Retype the entries below exactly, dropping the images.

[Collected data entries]
────────────────
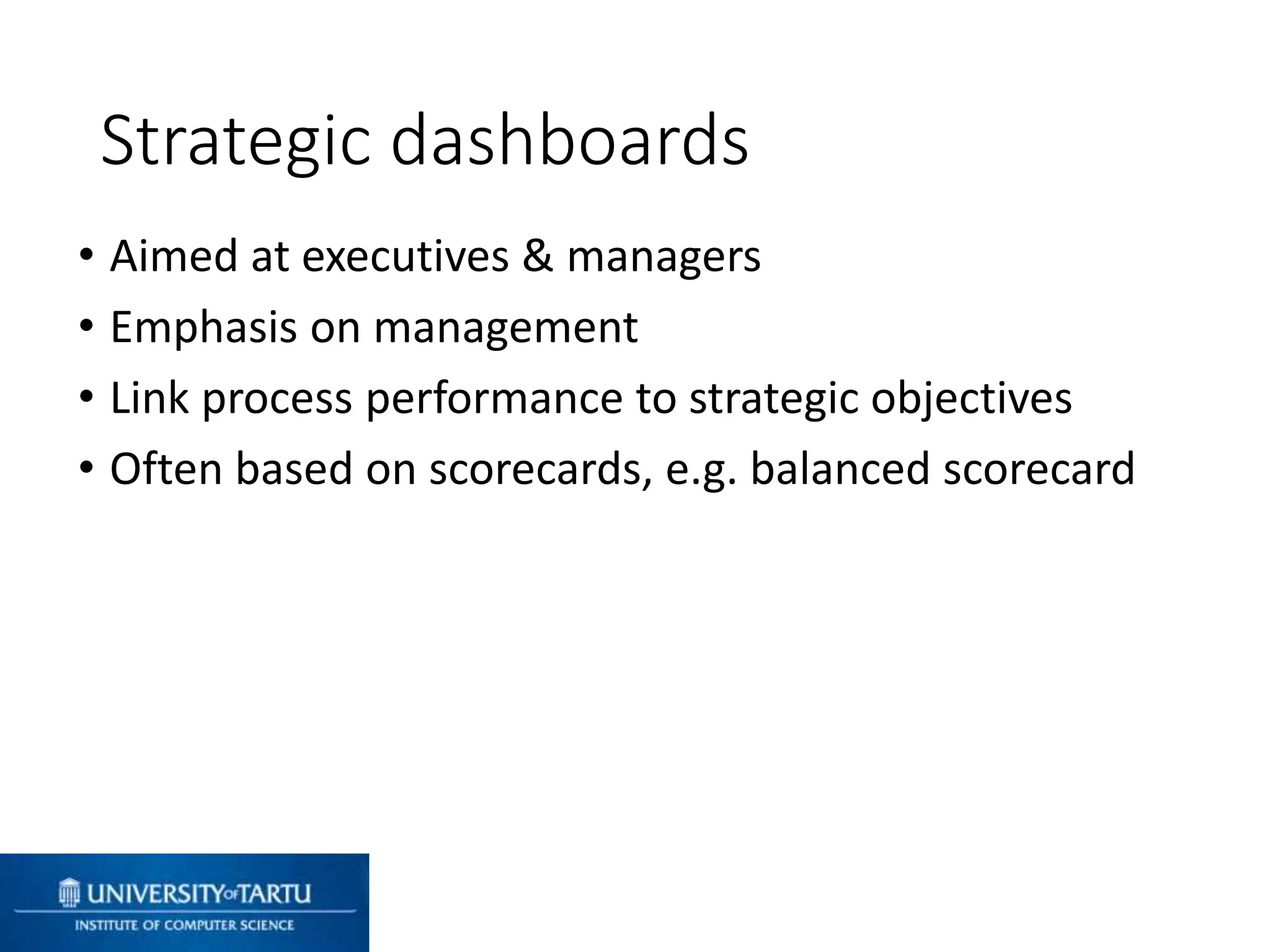 Strategic dashboards

• Aimed at executives & managers
• Emphasis on management
• Link process performance to strategic objectives
• Often based on scorecards, e.g. balanced scorecard

UNIVERSITY OF TARTU
INSTITUTE OF COMPUTER SCIENCE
────────────────
* Solution:
 Strategic dashboards

• Aimed at executives & managers
• Emphasis on management
• Link process performance to strategic objectives
• Often based on scorecards, e.g. balanced scorecard

UNIVERSITY OF TARTU
INSTITUTE OF COMPUTER SCIENCE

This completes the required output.